### Task requirements
Write out the whole listing, matching it exactly.

### Items from a data source
— BEGIN —

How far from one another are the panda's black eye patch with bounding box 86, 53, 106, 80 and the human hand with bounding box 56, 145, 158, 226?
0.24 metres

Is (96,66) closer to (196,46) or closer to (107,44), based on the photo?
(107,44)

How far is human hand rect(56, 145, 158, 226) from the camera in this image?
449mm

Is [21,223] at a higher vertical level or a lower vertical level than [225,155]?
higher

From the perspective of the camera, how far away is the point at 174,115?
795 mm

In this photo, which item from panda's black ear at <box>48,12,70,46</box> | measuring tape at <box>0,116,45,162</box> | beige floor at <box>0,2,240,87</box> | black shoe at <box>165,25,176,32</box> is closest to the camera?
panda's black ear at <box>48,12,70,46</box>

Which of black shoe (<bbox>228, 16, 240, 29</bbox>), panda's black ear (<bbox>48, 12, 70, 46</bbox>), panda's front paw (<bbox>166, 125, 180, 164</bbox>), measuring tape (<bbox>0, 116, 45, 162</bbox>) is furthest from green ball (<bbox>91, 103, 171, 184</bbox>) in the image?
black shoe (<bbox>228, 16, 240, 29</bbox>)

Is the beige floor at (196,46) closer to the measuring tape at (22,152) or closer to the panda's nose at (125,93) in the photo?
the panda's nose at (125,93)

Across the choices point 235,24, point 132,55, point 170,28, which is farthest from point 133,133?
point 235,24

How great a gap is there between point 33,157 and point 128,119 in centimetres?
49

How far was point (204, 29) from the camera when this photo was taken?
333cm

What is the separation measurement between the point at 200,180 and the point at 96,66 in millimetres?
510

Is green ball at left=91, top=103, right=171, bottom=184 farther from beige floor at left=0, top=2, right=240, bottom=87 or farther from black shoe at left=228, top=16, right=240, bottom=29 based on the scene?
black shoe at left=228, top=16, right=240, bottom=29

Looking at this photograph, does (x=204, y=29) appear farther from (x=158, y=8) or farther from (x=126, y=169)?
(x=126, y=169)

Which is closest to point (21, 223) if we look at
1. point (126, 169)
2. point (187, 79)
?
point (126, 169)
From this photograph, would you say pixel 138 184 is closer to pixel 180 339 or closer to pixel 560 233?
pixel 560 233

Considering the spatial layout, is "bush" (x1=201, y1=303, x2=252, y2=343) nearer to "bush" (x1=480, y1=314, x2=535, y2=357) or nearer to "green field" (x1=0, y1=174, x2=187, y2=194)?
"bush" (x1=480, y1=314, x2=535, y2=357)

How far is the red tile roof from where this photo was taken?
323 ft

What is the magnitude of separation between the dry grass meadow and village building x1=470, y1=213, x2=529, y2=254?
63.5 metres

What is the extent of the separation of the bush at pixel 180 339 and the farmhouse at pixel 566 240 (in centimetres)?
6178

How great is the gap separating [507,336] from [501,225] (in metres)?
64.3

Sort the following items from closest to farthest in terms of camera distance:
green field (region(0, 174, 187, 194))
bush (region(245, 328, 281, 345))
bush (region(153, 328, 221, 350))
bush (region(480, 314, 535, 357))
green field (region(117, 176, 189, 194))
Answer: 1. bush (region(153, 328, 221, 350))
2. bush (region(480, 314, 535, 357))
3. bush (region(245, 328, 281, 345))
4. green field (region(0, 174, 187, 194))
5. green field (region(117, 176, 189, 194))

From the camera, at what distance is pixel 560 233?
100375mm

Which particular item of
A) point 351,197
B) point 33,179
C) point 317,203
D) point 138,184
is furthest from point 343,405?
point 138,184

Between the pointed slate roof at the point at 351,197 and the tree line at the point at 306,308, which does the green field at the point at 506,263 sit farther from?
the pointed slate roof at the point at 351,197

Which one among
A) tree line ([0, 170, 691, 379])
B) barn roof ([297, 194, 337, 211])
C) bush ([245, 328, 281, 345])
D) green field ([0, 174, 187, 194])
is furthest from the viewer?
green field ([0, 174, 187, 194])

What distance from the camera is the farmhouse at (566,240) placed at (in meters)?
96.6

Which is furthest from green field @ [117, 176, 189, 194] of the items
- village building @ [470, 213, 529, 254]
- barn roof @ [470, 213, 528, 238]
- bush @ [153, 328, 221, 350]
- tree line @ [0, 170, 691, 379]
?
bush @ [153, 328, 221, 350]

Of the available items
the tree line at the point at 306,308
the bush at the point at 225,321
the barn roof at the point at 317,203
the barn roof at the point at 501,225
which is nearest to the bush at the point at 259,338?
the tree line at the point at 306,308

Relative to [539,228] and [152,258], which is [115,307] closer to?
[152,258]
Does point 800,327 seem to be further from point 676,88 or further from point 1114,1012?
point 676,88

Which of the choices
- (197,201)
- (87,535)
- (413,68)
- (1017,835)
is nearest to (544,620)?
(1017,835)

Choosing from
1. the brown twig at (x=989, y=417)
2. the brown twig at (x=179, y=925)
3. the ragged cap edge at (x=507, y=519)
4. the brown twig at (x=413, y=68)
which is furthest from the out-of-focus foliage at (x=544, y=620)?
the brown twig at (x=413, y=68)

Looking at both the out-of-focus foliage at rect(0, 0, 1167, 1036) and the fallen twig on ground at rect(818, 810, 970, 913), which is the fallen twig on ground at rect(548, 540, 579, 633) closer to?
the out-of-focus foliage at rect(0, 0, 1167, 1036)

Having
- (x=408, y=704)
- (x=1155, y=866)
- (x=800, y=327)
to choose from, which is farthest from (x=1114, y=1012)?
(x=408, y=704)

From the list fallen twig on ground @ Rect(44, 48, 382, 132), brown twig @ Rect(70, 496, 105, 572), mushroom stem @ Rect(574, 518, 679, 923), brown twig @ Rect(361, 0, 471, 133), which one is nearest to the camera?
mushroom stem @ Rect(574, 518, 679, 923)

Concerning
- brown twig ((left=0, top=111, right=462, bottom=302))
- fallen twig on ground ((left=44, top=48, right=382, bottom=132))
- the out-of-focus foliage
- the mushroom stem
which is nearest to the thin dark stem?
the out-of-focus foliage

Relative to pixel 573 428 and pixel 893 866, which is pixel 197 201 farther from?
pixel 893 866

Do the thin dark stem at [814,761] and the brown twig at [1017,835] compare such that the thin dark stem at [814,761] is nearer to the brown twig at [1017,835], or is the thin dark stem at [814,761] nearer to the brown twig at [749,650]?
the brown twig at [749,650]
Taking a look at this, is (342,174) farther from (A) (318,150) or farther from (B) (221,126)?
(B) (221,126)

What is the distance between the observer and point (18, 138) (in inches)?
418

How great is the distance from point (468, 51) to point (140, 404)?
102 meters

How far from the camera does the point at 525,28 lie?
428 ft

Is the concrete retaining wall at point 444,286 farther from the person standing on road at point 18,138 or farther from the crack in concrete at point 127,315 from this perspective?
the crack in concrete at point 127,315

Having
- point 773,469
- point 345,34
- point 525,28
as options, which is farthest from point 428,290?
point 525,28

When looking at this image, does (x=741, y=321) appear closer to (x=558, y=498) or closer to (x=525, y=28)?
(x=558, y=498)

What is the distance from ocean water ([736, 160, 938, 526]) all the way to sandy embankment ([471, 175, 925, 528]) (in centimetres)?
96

— END —

### Task solution
How far from one another are the panda's black eye patch with bounding box 86, 53, 106, 80 and the human hand with bounding box 56, 145, 158, 226?
0.24 metres

Is (96,66) closer to (196,46) or closer to (107,44), based on the photo?
(107,44)

How far is human hand rect(56, 145, 158, 226) from the camera in this image?
449mm

Is [21,223] at a higher vertical level or a lower vertical level than [225,155]?
higher

From the perspective of the camera, how far away is the point at 174,115?
795 mm

In this photo, which item from panda's black ear at <box>48,12,70,46</box> | measuring tape at <box>0,116,45,162</box> | beige floor at <box>0,2,240,87</box> | black shoe at <box>165,25,176,32</box> is closest to the camera?
panda's black ear at <box>48,12,70,46</box>

Which of black shoe (<bbox>228, 16, 240, 29</bbox>), panda's black ear (<bbox>48, 12, 70, 46</bbox>), panda's front paw (<bbox>166, 125, 180, 164</bbox>), measuring tape (<bbox>0, 116, 45, 162</bbox>) is furthest from green ball (<bbox>91, 103, 171, 184</bbox>) in the image?
black shoe (<bbox>228, 16, 240, 29</bbox>)

Is the beige floor at (196,46) closer to the measuring tape at (22,152) or closer to the panda's nose at (125,93) in the photo?
the panda's nose at (125,93)

Across the choices point 235,24, point 132,55, point 170,28, which is farthest from point 133,133?
point 235,24

How great a gap is there between point 33,157 and point 128,119 in centimetres?
49

How far was point (204, 29) from the camera when this photo was taken?
333cm

What is the separation measurement between the point at 200,180 and the point at 96,66 in millimetres?
510

Is green ball at left=91, top=103, right=171, bottom=184 farther from beige floor at left=0, top=2, right=240, bottom=87 or farther from black shoe at left=228, top=16, right=240, bottom=29 based on the scene?
black shoe at left=228, top=16, right=240, bottom=29

Looking at this photograph, does (x=204, y=29) appear farther from (x=158, y=8) or farther from (x=126, y=169)?
(x=126, y=169)

Which is closest to point (21, 223) if we look at
1. point (126, 169)
2. point (187, 79)
?
point (126, 169)
From this photograph, would you say pixel 138 184 is closer to pixel 180 339 or closer to pixel 560 233?
pixel 560 233

Considering the spatial layout, is "bush" (x1=201, y1=303, x2=252, y2=343) nearer to "bush" (x1=480, y1=314, x2=535, y2=357) or nearer to "green field" (x1=0, y1=174, x2=187, y2=194)?
"bush" (x1=480, y1=314, x2=535, y2=357)

How far is the red tile roof from where this photo was taken?
323 ft

What is the magnitude of separation between the dry grass meadow and village building x1=470, y1=213, x2=529, y2=254?
63.5 metres

What is the extent of the separation of the bush at pixel 180 339 and the farmhouse at pixel 566 240 (in centimetres)?
6178

How great is the gap separating [507,336] from [501,225] (in metres)?
64.3

Sort the following items from closest to farthest in terms of camera distance:
green field (region(0, 174, 187, 194))
bush (region(245, 328, 281, 345))
bush (region(153, 328, 221, 350))
bush (region(480, 314, 535, 357))
green field (region(117, 176, 189, 194))
Answer: 1. bush (region(153, 328, 221, 350))
2. bush (region(480, 314, 535, 357))
3. bush (region(245, 328, 281, 345))
4. green field (region(0, 174, 187, 194))
5. green field (region(117, 176, 189, 194))

From the camera, at what distance is pixel 560 233?
100375mm

Which particular item of
A) point 351,197
B) point 33,179
C) point 317,203
D) point 138,184
is furthest from point 343,405?
point 138,184

Between the pointed slate roof at the point at 351,197 and the tree line at the point at 306,308, which does the green field at the point at 506,263 sit farther from?
the pointed slate roof at the point at 351,197

Which one among
A) tree line ([0, 170, 691, 379])
B) barn roof ([297, 194, 337, 211])
C) bush ([245, 328, 281, 345])
D) green field ([0, 174, 187, 194])
is furthest from the viewer?
green field ([0, 174, 187, 194])

What distance from the camera is the farmhouse at (566,240) placed at (in meters)?
96.6

Which is furthest from green field @ [117, 176, 189, 194] of the items
- village building @ [470, 213, 529, 254]
- barn roof @ [470, 213, 528, 238]
- bush @ [153, 328, 221, 350]
- tree line @ [0, 170, 691, 379]
?
bush @ [153, 328, 221, 350]

Of the available items
the tree line at the point at 306,308
the bush at the point at 225,321
the barn roof at the point at 317,203
the barn roof at the point at 501,225
which is nearest to the bush at the point at 259,338?
the tree line at the point at 306,308

Relative to [539,228] and [152,258], which is [115,307] closer to?
[152,258]
Does point 800,327 seem to be further from point 676,88 or further from point 1114,1012?
point 676,88

Which of the choices
- (197,201)
- (87,535)
- (413,68)
- (1017,835)
is nearest to (544,620)?
(1017,835)

Choosing from
1. the brown twig at (x=989, y=417)
2. the brown twig at (x=179, y=925)
3. the ragged cap edge at (x=507, y=519)
4. the brown twig at (x=413, y=68)
which is furthest from the out-of-focus foliage at (x=544, y=620)?
the brown twig at (x=413, y=68)

Looking at both the out-of-focus foliage at rect(0, 0, 1167, 1036) and the fallen twig on ground at rect(818, 810, 970, 913), which is the fallen twig on ground at rect(548, 540, 579, 633) closer to?
the out-of-focus foliage at rect(0, 0, 1167, 1036)

Having
- (x=408, y=704)
- (x=1155, y=866)
- (x=800, y=327)
to choose from, which is farthest from (x=1114, y=1012)?
(x=408, y=704)

From the list fallen twig on ground @ Rect(44, 48, 382, 132), brown twig @ Rect(70, 496, 105, 572), mushroom stem @ Rect(574, 518, 679, 923), brown twig @ Rect(361, 0, 471, 133), which one is nearest to the camera?
mushroom stem @ Rect(574, 518, 679, 923)

Concerning
- brown twig ((left=0, top=111, right=462, bottom=302))
- fallen twig on ground ((left=44, top=48, right=382, bottom=132))
- the out-of-focus foliage
- the mushroom stem
which is nearest to the thin dark stem?
the out-of-focus foliage

Relative to pixel 573 428 and pixel 893 866, which is pixel 197 201 farther from?
pixel 893 866

Do the thin dark stem at [814,761] and the brown twig at [1017,835] compare such that the thin dark stem at [814,761] is nearer to the brown twig at [1017,835], or is the thin dark stem at [814,761] nearer to the brown twig at [749,650]?
the brown twig at [749,650]
Taking a look at this, is (342,174) farther from (A) (318,150) or farther from (B) (221,126)?
(B) (221,126)

What is the distance between the observer and point (18, 138) (in inches)?
418

How great is the distance from point (468, 51) to point (140, 404)?
102 meters

How far from the camera does the point at 525,28 lie?
428 ft

Is the concrete retaining wall at point 444,286 farther from the person standing on road at point 18,138 or farther from the crack in concrete at point 127,315 from this perspective?
the crack in concrete at point 127,315

Having
- point 773,469
- point 345,34
- point 525,28
as options, which is farthest from point 428,290?
point 525,28

When looking at this image, does (x=741, y=321) appear closer to (x=558, y=498) or closer to (x=525, y=28)?
(x=558, y=498)

What is the distance from ocean water ([736, 160, 938, 526]) all the way to sandy embankment ([471, 175, 925, 528]) (in centimetres)?
96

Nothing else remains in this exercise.